Collect every line in the records below that contains the word "site".
*** Opening MATERIAL SUPPLIED ***
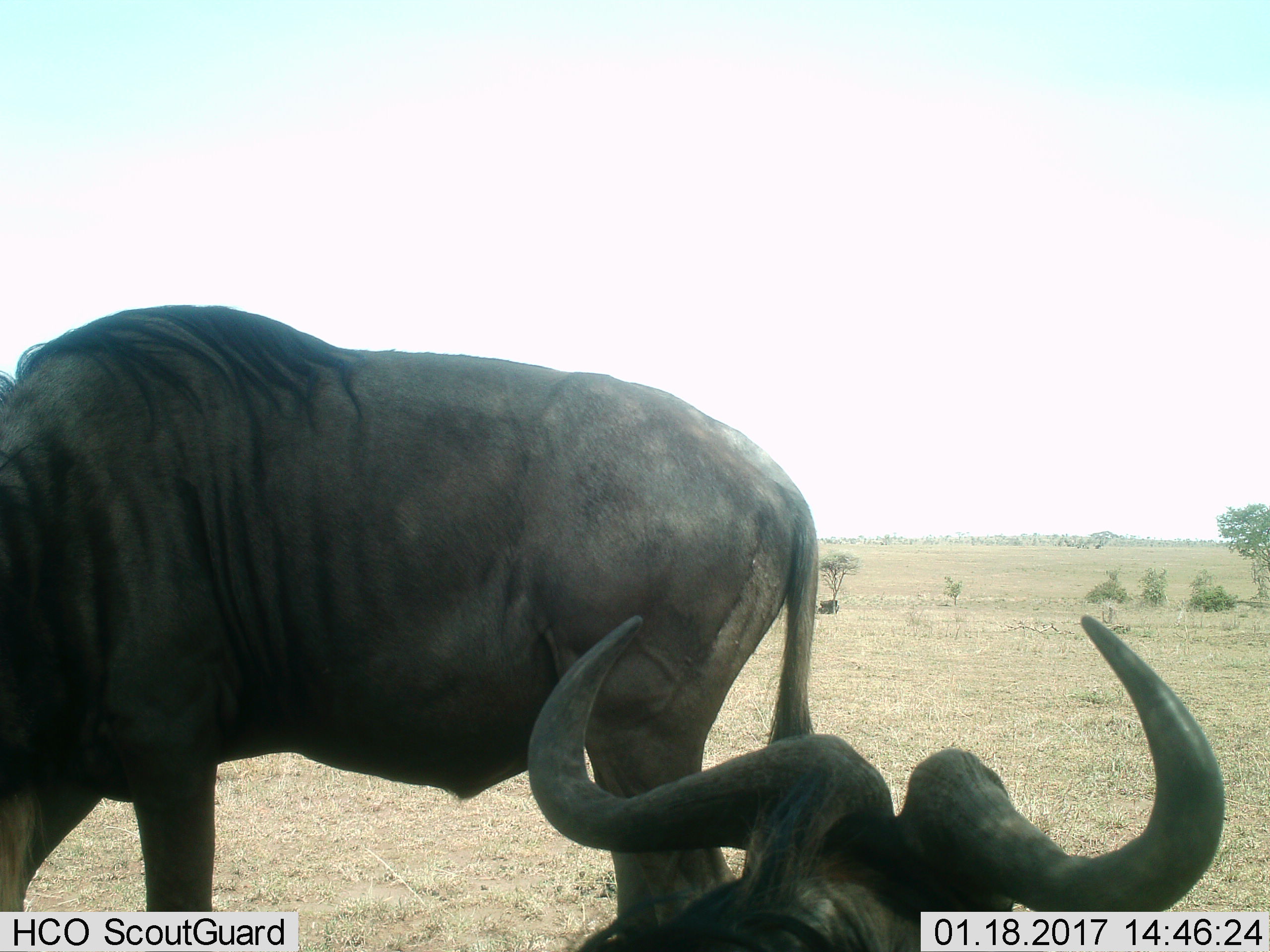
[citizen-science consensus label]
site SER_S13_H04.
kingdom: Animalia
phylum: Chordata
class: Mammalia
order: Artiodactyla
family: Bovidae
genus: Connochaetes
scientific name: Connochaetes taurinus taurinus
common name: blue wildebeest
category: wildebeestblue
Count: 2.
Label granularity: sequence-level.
*** Closing MATERIAL SUPPLIED ***
*** Opening MATERIAL SUPPLIED ***
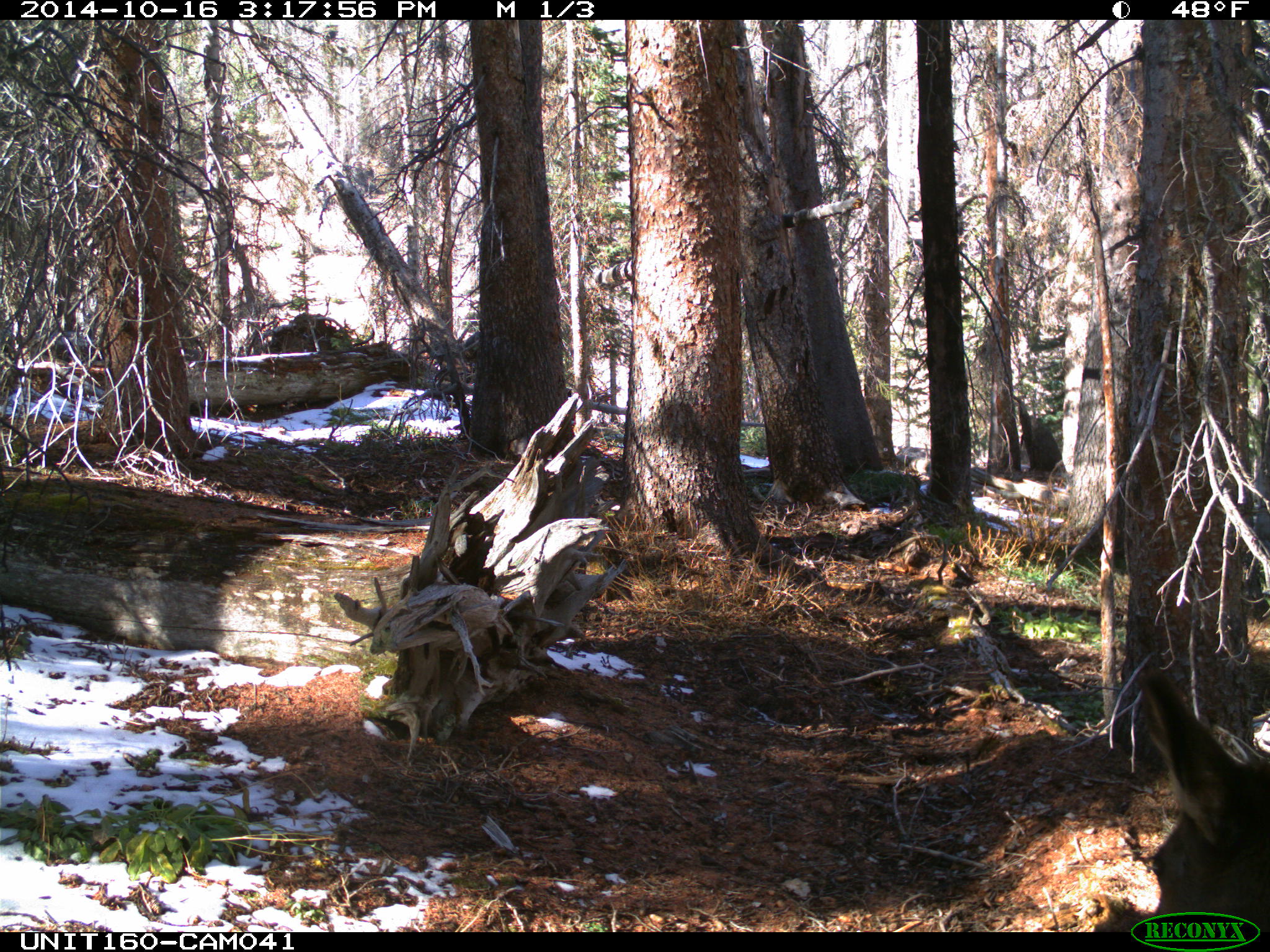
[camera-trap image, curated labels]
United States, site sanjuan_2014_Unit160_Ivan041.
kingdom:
*** Closing MATERIAL SUPPLIED ***
EXERCISE SOLUTION:
site SER_S13_H04.
United States, site sanjuan_2014_Unit160_Ivan041.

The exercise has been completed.